Source text:
--- START ---
These are the key concepts you need to understand to accurately answer the question.

Radial Force
Radial force plays a crucial role in understanding how objects behave when they move in a circle. When objects, like laundry in a washing machine drum, spin in a circular path, a force acts perpendicular to their velocity, pulling them towards the center of the circle. This force is known as radial or centripetal force.

The formula to calculate radial force is:
  • \( F_r = m \cdot \omega^2 \cdot r \)
where:
  • \( F_r \) is the radial force,
  • \( m \) is the mass of the object,
  • \( \omega \) is the angular speed in radians per second, and
  • \( r \) is the radius of the circular path.
For the washing machine problem, the radial force changes with speed. As we increase the angular speed from 423 to 640 revolutions per minute, the centrifugal force increases dramatically. Using the given formula, we found that the maximum radial force for the higher speed is approximately 2.28 times greater than at the lower speed.

This increase is because radial force is proportional to the square of the angular speed. When you double the speed, you quadruple the force exerted inwards.
Tangential Speed
Tangential speed is another important concept when dealing with circular motion. Unlike radial force which acts towards the center, tangential speed refers to how fast the object moves along the circular path. It is the linear speed of any point rotating at radius \( r \).

For an object in circular motion, tangential speed \( v \) is calculated as:
  • \( v = \omega \cdot r \)
--- END ---
Aim: Return the full passage on radial force and tangential speed, reproducing every line verbatim. The material that follows has no connection to the passage on radial force and tangential speed.

Data:
--- START ---
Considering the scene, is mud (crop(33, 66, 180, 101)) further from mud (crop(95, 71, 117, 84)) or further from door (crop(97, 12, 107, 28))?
--- END ---
Exercise output:
These are the key concepts you need to understand to accurately answer the question.

Radial Force
Radial force plays a crucial role in understanding how objects behave when they move in a circle. When objects, like laundry in a washing machine drum, spin in a circular path, a force acts perpendicular to their velocity, pulling them towards the center of the circle. This force is known as radial or centripetal force.

The formula to calculate radial force is:
  • \( F_r = m \cdot \omega^2 \cdot r \)
where:
  • \( F_r \) is the radial force,
  • \( m \) is the mass of the object,
  • \( \omega \) is the angular speed in radians per second, and
  • \( r \) is the radius of the circular path.
For the washing machine problem, the radial force changes with speed. As we increase the angular speed from 423 to 640 revolutions per minute, the centrifugal force increases dramatically. Using the given formula, we found that the maximum radial force for the higher speed is approximately 2.28 times greater than at the lower speed.

This increase is because radial force is proportional to the square of the angular speed. When you double the speed, you quadruple the force exerted inwards.
Tangential Speed
Tangential speed is another important concept when dealing with circular motion. Unlike radial force which acts towards the center, tangential speed refers to how fast the object moves along the circular path. It is the linear speed of any point rotating at radius \( r \).

For an object in circular motion, tangential speed \( v \) is calculated as:
  • \( v = \omega \cdot r \)